#### Aufgaben
1. Beantworten Sie anhand des Textauszugs diese Fragen:
(a) Nach welchem Motto verstärken die USA die Suche nach dem El-Kaida-Chef?
(b) Wohin ist das Sonderkommando 121 verlegt worden?
(c) Wie lange soll die Spähaktion nach Angaben aus Militärkreisen täglich laufen?
2. Schreiben Sie aus dem Textauszug die Stelle zwischen „BUSH MACHT ERNST“ und „und bei Nacht.“ wortgetreu ab, beide Angaben eingeschlossen.

:: Textauszug ::

BUSH MACHT ERNST [!]
Pausenlose Jagd auf bin Laden | 07.03.04 |
Nach dem Motto "jetzt oder nie" verstärken die USA die Suche nach dem El-Kaida-Chef.
Das bisher in Irak eingesetzte Sonderkommando 121, ein Team aus Spezialtrupps und Geheimdienstbeamten, ist auf Anweisung des Weißen Hauses in das afghanisch-pakistanische Grenzgebiet verlegt worden, wo der El-Kaida-Terroristenchef und einige seiner Topgefolgsleute vermutet werden.
Spionageflugzeuge und raketenbestückte "Predator"-Drohnen suchen die gebirgige Region mit Radar und superscharfen Kamera-Augen ab. Schon in Kürze, so verlautet aus Militärkreisen, soll diese Spähaktion lückenlos sein: nonstop 24 Stunden, bei Tag und bei Nacht.

:::
:: Gegebene Daten ::

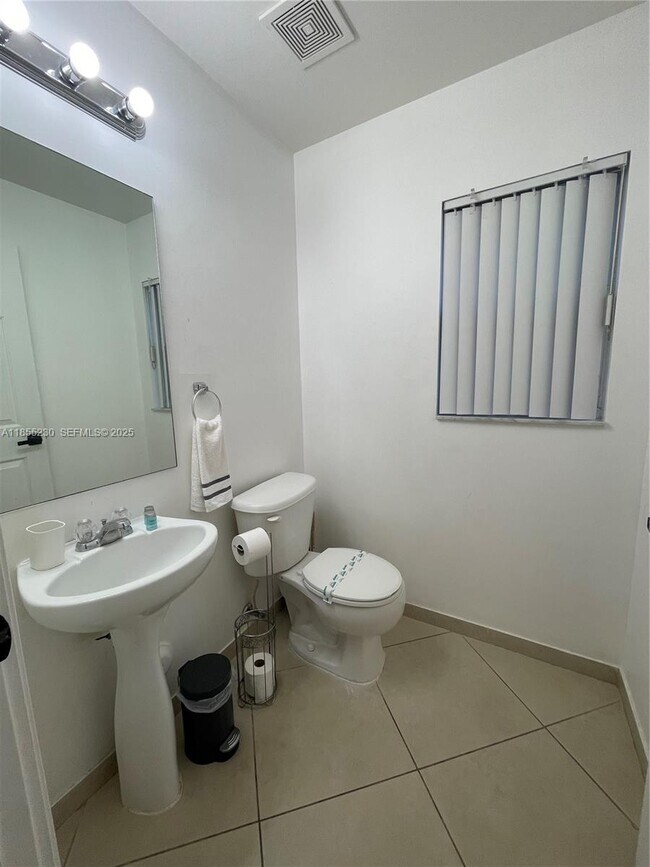 Building Photo - 3450 NW 17th Terrace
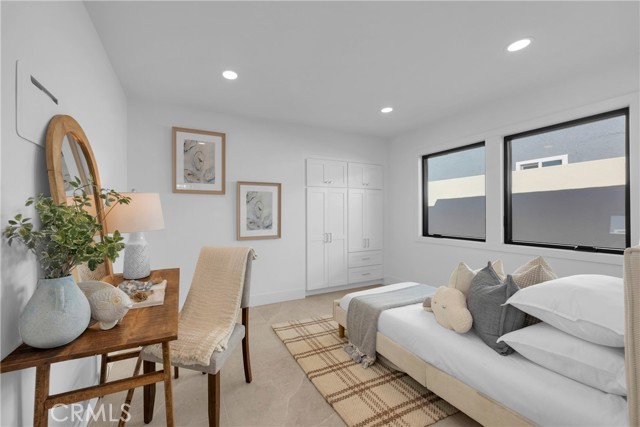 Detail Gallery Image 34 of 47 For 900 Catalina Ave, Seal Beach,  CA 90740 - 3 Beds | 2 Baths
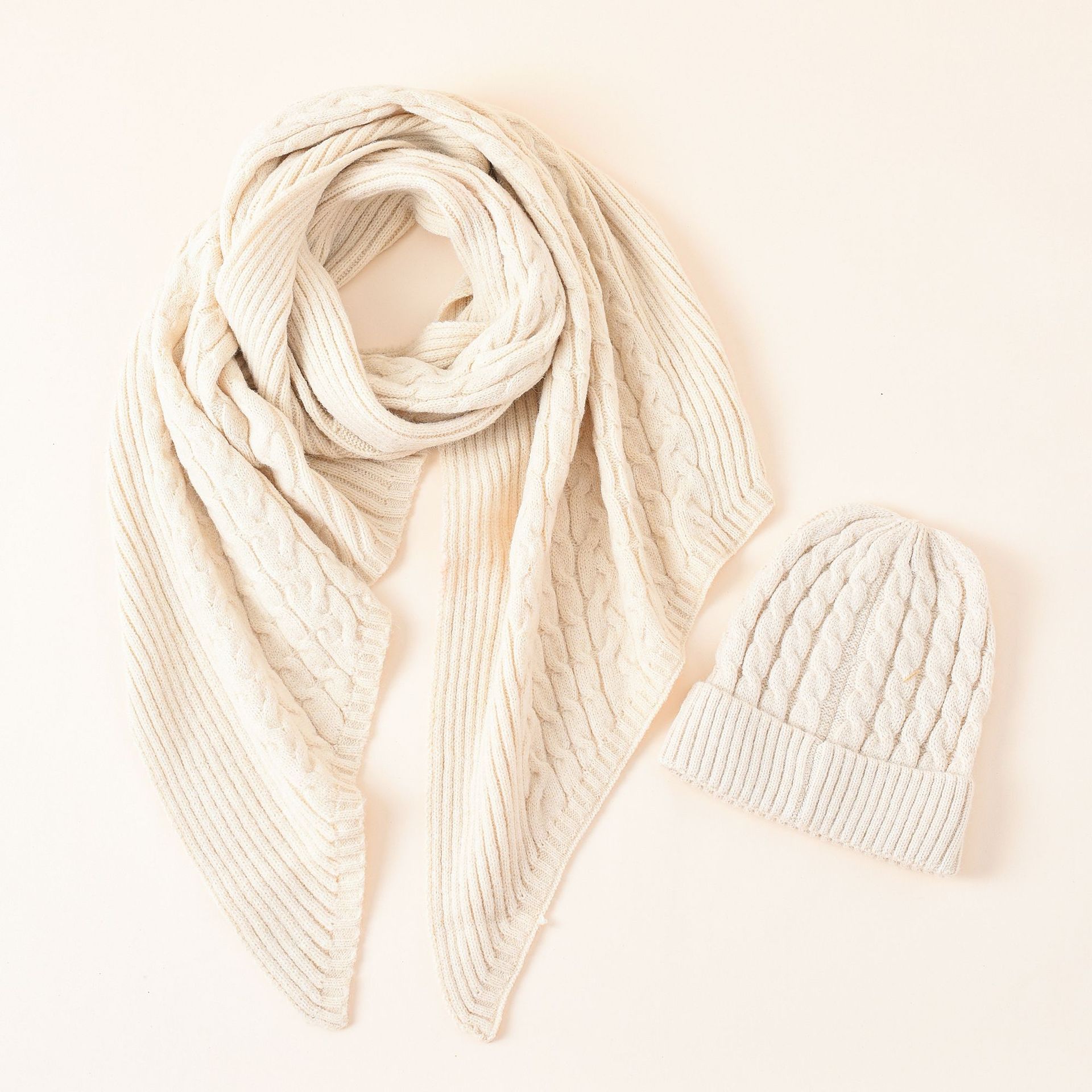 Bufanda sombrero de dos piezas conjunto de moda de invierno de las mujeres simple color sólido Twist trenza bufanda adulta sombrero de lana image 6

:::

#### Lösungen
1.
(a) Nach dem Motto „jetzt oder nie“.
(b) In das afghanisch-pakistanische Grenzgebiet.
(c) Nonstop 24 Stunden, bei Tag und bei Nacht.

2.
BUSH MACHT ERNST [!]
Pausenlose Jagd auf bin Laden | 07.03.04 |
Nach dem Motto "jetzt oder nie" verstärken die USA die Suche nach dem El-Kaida-Chef.
Das bisher in Irak eingesetzte Sonderkommando 121, ein Team aus Spezialtrupps und Geheimdienstbeamten, ist auf Anweisung des Weißen Hauses in das afghanisch-pakistanische Grenzgebiet verlegt worden, wo der El-Kaida-Terroristenchef und einige seiner Topgefolgsleute vermutet werden.
Spionageflugzeuge und raketenbestückte "Predator"-Drohnen suchen die gebirgige Region mit Radar und superscharfen Kamera-Augen ab. Schon in Kürze, so verlautet aus Militärkreisen, soll diese Spähaktion lückenlos sein: nonstop 24 Stunden, bei Tag und bei Nacht.